More hardened process haters might argue that the down years of “The Process” were such an abomination that no amount of success or championships can wash away the stain.  Here is just a little taste of some of the more recognizable process haters: This is just the tip of the iceberg of the hate that has been spewed at the concept of “The Process.” But was “The Process” truly such an abomination? Were the Sixers really that awful compared to the other 29 NBA teams?  How about we take a look at it by comparing the Sixers relative success and failure over the past six seasons to the rest of the league, and then take stock of the current state of the Sixers compared to the league.

Entire NBA

Playoff Appearances

Since the inception of The Process, the Sixers have made two playoff appearances.  Nineteen teams have made more, three teams have also had two, and seven teams have had one or none.  By this metric, the Sixers outperform or are equal to 34% of other teams.

2nd Round Playoff Appearances

The Sixers have two appearances here during The Process era.  The rest of the league? Only eight teams have more second-round playoff experiences.  Five teams also have two. Seven teams have one appearance and nine teams have not appeared in the second round.  By this metric, the Sixers outperform or are equal to 72% of other teams.

Conference Finals Appearances

The Sixers have obviously not yet appeared in a Conference Final during The Process years.  That puts the Sixers on even footing with 19 other teams or 66% of the league.

Finals Appearances

In the past six seasons, only five teams have made an NBA Finals appearance: Warriors (5), Cavs (4), Spurs, Heat, and Raptors one apiece.  The Sixers and 24 other teams, or 83% of the league, have not yet made a Finals appearance during The Process seasons.

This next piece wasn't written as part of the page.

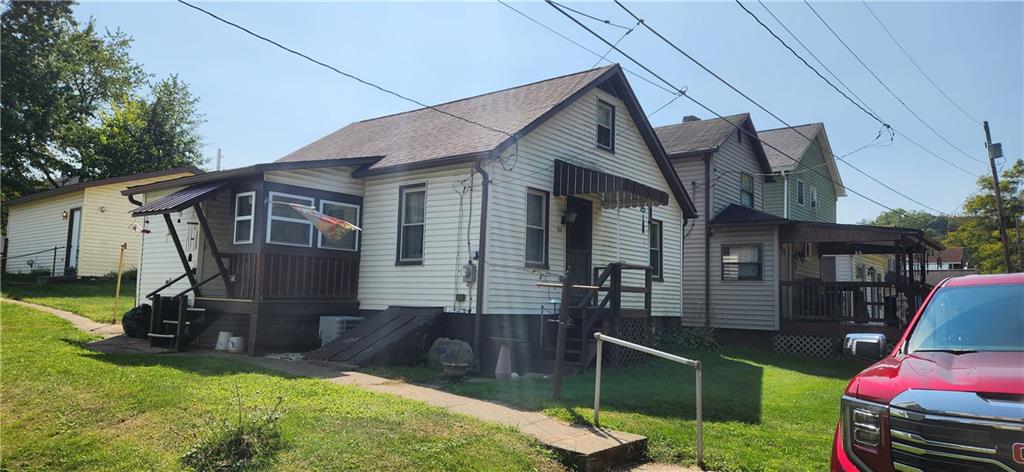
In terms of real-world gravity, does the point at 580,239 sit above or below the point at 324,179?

In the six seasons since the inception of The Process, four teams have won the NBA title.  The Warriors (3), Spurs, Cavaliers, and Raptors. No title for the Sixers and 25 other teams, 86%, as well.

50-Win Seasons

The Sixers are now proud owners of two of these.  How many teams have more than two 50-win years in the past six seasons?  The answer is seven. In fact, there are only four other teams that even equal the Sixers at two 50-win seasons.  That puts the Sixer performance equal to or better than 76%, seems appropriate, of the league.

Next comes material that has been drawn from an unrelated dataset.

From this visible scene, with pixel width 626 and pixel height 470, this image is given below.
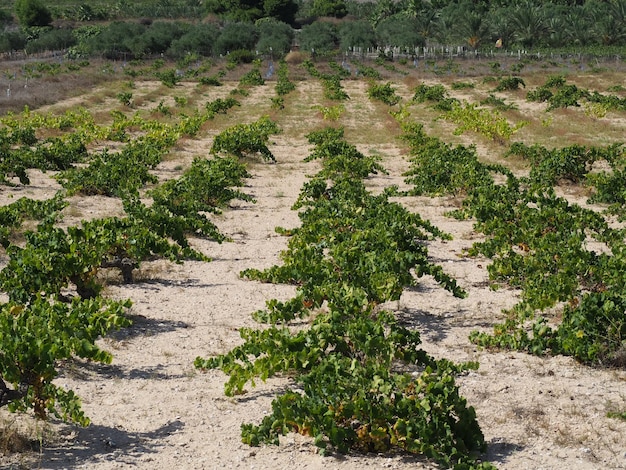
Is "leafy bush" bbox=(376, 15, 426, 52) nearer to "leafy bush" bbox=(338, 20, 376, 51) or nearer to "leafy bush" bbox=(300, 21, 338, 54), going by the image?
"leafy bush" bbox=(338, 20, 376, 51)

Each of these metrics represents different levels of winning, which is the measure of success by which all professional sports teams are ultimately judged. And since the dawn of The Process, the Sixers have had far more success than the vast majority of NBA teams in each of these metrics with the exception of playoff appearances.  Even there, the Sixers have still outperformed a third of the league.  

The most hardened Process haters will likely view this as nothing more than an exercise in the manipulation of numbers.  They might argue that the four non-playoff Process seasons could never be worth the success that has followed. Those people would be wise to ask themselves what other NBA rosters they would prefer to have than the Sixers have headed into the 2019-20 season.  If they name more than one or two teams (and even that many is highly debatable) they just are not being honest with themselves.

“The Process” is over, and it was without question a success.  If you don’t believe it, try heading to Sacramento, Phoenix, New York or most any other NBA city and ask their fans if they would like to trade their past six seasons and current team for the Sixers and their “Process”.